La central nuclear de Zaporiyia, la más grande de Europa, ha recuperado su suministro auxiliar de electricidad después de seis meses operando con un sistema de emergencia, según confirmó el Organismo Internacional de Energía Atómica (OIEA). El restablecimiento fue posible gracias a la reconexión de una línea eléctrica clave, tras un acuerdo de alto el fuego localizado entre Rusia y Ucrania que permitió a los equipos técnicos completar las reparaciones.
El director general del OIEA, Rafael Mariano Grossi, calificó el hecho como “un buen día para la seguridad nuclear”, destacando que la restauración del suministro representa un paso importante para reducir el riesgo de accidente en una instalación que ha estado en el centro de las tensiones desde 2022.
Un respiro para la seguridad nuclear en Europa
La planta de Zaporiyia, ubicada en el sur de Ucrania, ha sido un punto crítico desde que fue tomada por las fuerzas rusas en marzo de 2022. Desde entonces, ha enfrentado repetidos cortes de electricidad y daños en las líneas de transmisión debido a los combates en la zona.
El nuevo suministro llega a través de la línea Ferosplavna-1, de 330 kilovatios, reconectada el sábado a las 19:43 hora local, que servirá como respaldo a la línea Dniprovska, de 750 kilovatios, restablecida el mes pasado. En condiciones normales, la central contaba con hasta 10 líneas eléctricas activas, pero ocho permanecen inutilizadas por los enfrentamientos.

Entradas de datos recopiladas
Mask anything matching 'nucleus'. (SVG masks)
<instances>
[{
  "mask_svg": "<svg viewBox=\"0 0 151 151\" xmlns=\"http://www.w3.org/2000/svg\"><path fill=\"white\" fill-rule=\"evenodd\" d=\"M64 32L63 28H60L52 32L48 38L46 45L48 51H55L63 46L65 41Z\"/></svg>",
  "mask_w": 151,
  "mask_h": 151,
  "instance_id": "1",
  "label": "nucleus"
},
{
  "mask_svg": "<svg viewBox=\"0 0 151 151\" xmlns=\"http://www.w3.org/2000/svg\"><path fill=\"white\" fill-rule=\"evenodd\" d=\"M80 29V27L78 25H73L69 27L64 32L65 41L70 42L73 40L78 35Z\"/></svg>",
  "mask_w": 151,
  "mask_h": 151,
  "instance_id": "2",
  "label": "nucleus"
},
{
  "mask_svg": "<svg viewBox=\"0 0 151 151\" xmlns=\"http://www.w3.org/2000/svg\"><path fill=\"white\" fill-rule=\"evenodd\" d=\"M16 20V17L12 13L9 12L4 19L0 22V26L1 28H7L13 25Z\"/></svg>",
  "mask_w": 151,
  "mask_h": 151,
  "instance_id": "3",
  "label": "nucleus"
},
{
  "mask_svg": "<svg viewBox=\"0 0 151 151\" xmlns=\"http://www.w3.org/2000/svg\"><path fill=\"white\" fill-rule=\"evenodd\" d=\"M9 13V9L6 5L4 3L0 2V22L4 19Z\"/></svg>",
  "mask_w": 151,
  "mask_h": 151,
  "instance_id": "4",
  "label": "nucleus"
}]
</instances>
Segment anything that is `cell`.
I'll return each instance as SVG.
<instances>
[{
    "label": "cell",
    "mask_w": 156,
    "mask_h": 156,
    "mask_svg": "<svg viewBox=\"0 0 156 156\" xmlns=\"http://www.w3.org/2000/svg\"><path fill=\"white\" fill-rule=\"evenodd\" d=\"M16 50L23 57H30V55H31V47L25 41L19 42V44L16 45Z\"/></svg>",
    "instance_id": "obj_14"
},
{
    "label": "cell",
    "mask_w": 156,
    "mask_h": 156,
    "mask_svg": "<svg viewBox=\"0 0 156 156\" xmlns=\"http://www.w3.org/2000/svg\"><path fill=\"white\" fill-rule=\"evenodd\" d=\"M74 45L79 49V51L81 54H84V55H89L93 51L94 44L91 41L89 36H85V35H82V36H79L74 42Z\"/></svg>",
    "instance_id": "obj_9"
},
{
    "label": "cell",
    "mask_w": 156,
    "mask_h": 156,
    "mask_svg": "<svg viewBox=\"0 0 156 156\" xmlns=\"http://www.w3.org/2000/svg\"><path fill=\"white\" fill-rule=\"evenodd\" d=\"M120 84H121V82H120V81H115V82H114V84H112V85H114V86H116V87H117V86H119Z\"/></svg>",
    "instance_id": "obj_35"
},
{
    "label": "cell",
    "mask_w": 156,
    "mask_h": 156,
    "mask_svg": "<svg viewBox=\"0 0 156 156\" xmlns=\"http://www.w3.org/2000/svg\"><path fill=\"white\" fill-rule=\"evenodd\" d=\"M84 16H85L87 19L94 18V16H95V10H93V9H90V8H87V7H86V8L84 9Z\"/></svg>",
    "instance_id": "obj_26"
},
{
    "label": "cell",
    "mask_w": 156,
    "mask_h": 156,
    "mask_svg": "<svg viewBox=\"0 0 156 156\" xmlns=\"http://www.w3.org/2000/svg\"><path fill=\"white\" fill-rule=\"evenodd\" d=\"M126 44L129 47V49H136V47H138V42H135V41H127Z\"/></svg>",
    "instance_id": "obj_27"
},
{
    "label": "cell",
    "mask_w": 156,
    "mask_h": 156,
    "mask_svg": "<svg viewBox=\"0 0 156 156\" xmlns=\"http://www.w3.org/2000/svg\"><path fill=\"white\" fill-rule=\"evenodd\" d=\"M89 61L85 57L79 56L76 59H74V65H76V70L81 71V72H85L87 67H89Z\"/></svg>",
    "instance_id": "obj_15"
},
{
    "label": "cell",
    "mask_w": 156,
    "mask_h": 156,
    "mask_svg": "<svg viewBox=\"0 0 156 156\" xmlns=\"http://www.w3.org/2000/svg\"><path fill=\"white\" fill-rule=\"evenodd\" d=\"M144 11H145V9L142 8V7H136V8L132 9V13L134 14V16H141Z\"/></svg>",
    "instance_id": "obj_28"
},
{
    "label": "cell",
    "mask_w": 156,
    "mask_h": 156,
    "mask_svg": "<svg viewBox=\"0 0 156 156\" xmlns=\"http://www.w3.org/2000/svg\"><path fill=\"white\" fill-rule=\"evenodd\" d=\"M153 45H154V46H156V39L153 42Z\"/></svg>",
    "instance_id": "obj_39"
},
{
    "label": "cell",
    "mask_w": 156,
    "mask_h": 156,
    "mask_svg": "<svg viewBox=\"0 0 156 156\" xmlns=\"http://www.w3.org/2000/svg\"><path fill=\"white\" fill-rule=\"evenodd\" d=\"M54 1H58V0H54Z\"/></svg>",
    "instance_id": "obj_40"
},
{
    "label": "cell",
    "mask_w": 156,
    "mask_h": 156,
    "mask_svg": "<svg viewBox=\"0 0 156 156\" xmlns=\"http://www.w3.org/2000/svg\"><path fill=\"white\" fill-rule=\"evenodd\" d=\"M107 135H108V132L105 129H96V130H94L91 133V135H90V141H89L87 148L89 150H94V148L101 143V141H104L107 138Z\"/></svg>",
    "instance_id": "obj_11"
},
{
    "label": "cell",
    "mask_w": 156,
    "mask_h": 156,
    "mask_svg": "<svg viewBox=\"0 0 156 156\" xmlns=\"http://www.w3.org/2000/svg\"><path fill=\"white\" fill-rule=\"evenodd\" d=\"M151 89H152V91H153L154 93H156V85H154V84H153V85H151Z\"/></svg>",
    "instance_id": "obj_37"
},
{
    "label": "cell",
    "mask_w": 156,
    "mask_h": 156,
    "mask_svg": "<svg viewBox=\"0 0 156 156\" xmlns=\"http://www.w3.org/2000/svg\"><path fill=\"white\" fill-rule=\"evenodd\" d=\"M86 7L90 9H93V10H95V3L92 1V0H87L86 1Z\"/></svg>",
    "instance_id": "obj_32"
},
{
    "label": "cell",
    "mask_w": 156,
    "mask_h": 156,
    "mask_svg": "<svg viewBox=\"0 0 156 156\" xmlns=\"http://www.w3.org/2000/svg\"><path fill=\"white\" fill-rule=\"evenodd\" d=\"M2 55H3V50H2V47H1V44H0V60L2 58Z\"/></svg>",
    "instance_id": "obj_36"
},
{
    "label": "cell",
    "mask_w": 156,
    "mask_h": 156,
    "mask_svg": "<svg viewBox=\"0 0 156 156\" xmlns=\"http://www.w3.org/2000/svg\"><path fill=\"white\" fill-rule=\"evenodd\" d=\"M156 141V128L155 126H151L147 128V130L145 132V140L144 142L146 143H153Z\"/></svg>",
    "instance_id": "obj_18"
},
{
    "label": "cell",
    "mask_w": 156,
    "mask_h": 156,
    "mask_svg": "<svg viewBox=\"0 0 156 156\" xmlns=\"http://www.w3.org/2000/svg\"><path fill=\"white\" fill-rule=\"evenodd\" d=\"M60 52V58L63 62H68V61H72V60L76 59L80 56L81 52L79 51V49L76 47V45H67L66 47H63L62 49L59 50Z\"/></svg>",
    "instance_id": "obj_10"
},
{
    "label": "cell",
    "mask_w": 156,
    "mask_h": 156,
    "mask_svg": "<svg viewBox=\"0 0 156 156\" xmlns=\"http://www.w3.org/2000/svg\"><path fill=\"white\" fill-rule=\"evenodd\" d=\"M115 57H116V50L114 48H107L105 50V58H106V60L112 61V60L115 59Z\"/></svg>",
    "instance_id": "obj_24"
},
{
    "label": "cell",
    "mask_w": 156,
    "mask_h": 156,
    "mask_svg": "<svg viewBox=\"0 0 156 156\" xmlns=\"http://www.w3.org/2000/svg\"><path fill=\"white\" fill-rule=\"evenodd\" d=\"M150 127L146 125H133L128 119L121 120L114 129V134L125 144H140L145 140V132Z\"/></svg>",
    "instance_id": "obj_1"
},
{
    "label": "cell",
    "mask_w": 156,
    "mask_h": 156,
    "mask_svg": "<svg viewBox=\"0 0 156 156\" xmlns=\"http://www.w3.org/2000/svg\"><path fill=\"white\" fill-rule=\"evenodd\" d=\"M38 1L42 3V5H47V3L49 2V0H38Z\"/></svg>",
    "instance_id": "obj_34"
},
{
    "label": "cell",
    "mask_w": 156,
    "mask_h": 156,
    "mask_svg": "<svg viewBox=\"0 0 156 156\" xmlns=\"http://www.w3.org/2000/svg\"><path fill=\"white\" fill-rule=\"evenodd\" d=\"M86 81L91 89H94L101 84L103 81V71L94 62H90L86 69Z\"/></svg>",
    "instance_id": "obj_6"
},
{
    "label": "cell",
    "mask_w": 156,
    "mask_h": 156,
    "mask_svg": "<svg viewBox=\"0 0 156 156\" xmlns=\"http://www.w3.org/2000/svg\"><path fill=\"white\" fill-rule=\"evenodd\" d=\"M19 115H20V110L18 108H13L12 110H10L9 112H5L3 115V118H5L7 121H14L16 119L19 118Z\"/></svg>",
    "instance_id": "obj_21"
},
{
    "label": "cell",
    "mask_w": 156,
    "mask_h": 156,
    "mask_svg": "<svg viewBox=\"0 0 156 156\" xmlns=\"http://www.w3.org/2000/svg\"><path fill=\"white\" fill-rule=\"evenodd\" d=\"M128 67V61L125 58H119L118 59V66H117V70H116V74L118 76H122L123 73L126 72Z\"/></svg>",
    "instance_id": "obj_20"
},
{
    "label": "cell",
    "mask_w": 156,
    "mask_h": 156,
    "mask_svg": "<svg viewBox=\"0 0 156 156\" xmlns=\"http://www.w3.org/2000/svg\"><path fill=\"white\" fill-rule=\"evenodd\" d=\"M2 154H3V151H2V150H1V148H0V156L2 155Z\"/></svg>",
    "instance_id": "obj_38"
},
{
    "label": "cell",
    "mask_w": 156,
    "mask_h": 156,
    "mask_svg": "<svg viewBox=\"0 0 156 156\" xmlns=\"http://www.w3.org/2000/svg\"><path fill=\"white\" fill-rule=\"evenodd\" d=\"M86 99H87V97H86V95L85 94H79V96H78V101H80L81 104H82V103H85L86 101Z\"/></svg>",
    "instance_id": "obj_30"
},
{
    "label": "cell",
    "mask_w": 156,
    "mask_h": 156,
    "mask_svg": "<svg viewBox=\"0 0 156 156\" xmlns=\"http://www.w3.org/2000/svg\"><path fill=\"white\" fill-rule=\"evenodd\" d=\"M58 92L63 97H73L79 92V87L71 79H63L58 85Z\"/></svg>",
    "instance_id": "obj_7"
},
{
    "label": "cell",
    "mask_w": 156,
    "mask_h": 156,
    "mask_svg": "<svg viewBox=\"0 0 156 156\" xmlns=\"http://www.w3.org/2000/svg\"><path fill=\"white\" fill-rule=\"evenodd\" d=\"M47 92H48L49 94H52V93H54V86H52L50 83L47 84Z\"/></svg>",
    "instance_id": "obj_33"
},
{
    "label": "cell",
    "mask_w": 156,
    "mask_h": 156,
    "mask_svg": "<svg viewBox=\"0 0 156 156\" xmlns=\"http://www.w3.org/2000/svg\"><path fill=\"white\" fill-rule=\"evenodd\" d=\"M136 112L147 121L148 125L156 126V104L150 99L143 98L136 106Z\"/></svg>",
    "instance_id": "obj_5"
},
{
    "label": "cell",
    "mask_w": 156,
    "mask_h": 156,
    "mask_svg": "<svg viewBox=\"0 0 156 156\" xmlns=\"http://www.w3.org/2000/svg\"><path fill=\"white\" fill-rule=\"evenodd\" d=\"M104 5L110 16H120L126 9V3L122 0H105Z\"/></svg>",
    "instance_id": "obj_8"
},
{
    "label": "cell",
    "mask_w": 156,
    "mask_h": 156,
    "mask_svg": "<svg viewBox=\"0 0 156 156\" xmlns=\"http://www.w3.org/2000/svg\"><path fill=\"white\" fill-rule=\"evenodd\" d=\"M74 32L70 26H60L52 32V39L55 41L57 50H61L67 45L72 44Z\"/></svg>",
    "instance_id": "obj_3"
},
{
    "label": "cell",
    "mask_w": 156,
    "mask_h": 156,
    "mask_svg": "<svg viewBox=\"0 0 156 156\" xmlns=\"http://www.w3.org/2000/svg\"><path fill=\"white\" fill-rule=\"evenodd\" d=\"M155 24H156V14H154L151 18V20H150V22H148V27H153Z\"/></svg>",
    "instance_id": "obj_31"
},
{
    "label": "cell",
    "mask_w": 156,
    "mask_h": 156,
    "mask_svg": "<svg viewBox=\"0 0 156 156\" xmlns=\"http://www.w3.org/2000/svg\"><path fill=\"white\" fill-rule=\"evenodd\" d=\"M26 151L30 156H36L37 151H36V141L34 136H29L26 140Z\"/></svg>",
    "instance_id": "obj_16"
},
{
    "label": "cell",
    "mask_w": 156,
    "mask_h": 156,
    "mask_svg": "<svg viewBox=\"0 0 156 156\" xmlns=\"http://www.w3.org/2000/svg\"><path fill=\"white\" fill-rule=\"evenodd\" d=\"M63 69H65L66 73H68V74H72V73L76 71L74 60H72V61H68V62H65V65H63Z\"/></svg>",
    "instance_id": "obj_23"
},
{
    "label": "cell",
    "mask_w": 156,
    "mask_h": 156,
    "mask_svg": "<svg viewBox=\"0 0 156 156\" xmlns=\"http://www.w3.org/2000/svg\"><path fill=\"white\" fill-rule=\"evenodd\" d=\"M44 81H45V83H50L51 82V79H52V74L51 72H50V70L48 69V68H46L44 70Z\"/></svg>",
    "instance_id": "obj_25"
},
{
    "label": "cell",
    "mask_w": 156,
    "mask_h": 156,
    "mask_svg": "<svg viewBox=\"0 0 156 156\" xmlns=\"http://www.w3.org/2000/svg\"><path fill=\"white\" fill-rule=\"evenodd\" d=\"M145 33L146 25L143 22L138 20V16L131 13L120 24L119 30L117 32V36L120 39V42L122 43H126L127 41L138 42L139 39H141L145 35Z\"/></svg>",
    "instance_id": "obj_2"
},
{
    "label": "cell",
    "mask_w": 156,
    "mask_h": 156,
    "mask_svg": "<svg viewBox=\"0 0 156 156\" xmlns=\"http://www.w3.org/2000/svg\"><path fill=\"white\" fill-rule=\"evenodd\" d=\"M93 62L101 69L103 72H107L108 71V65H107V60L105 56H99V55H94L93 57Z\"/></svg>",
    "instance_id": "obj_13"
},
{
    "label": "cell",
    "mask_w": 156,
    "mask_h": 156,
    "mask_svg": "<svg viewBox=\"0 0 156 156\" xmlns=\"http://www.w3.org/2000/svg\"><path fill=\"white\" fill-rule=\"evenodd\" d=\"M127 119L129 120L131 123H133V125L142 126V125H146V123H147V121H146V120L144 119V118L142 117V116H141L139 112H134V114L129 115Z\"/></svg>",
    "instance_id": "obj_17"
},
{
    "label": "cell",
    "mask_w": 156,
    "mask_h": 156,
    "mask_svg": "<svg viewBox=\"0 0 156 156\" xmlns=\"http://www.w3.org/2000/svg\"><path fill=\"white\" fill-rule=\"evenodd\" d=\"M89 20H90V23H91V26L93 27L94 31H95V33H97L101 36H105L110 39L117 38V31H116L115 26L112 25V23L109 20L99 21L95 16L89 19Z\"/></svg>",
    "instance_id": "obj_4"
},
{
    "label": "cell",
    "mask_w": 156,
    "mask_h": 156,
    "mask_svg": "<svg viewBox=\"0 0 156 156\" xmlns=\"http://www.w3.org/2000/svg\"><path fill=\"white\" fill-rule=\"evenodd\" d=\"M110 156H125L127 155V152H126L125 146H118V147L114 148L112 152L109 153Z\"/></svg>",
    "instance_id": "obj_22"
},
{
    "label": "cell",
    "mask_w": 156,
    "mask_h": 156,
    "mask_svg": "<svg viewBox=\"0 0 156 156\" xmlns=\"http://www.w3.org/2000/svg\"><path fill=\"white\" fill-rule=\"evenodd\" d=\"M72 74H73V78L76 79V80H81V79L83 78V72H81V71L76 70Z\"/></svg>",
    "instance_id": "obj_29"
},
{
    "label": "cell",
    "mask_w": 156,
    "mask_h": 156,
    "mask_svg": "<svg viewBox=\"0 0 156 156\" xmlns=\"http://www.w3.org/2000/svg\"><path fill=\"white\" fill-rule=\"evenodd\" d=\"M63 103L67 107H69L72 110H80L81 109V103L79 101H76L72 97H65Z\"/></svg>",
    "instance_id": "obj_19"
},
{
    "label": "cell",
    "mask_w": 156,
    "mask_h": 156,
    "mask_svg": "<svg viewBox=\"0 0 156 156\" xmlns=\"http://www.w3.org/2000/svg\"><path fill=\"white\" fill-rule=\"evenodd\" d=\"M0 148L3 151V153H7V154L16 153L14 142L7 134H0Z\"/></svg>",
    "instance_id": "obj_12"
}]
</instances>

- Requisitos del ejercicio
1. Según el texto sobre la central nuclear de Zaporiyia, ¿cuándo fue tomada la planta por las fuerzas rusas?
2. Prosigue el texto sobre la central nuclear de Zaporiyia a partir de su última oración.

- Respuestas del ejercicio
1. En marzo de 2022.

2.
Este avance técnico se logró después de que Moscú y Kiev acordaran una tregua puntual para permitir las reparaciones. Inicialmente, el plan preveía restaurar ambas líneas simultáneamente en octubre, pero nuevos daños detectados fuera de las zonas pactadas retrasaron la reconexión.
Según el OIEA, mantener un suministro eléctrico estable es vital para la seguridad nuclear, ya que la planta, aunque sus reactores permanecen apagados desde hace más de tres años, necesita energía constante para enfriar los núcleos del reactor y almacenar el combustible usado de manera segura.
La planta opera bajo control ruso, pero con supervisión internacional
El director de la planta, Yuri Chernichuk, informó que la central, bajo administración rusa, “ya se encuentra en condiciones seguras y ha dejado de infringir los límites de seguridad operativa”. Aseguró también que los niveles de radiación tanto dentro de la instalación como en sus zonas de protección “se encuentran dentro de los parámetros normales”.
Estas declaraciones fueron difundidas a través del canal de Energodar TV, medio local de la región donde se ubica la central. La comunicación buscó transmitir tranquilidad a la población, que desde el inicio de la guerra ha vivido con el temor constante de un accidente nuclear de gran magnitud.
El OIEA, que mantiene una presencia permanente en Zaporiyia desde 2022, ha reiterado en múltiples ocasiones la necesidad de proteger la planta de cualquier acción militar. Grossi insistió recientemente en que “la seguridad nuclear no puede depender de acuerdos temporales de alto el fuego”, sino de un compromiso sostenido de ambas partes para garantizar que las operaciones de la planta no se vean interrumpidas.
Riesgo latente en una zona de conflicto
Aunque la reconexión eléctrica es una noticia alentadora, los expertos advierten que la situación sigue siendo altamente frágil. Los combates continúan en las regiones aledañas, y la infraestructura energética sigue siendo un objetivo estratégico en el conflicto.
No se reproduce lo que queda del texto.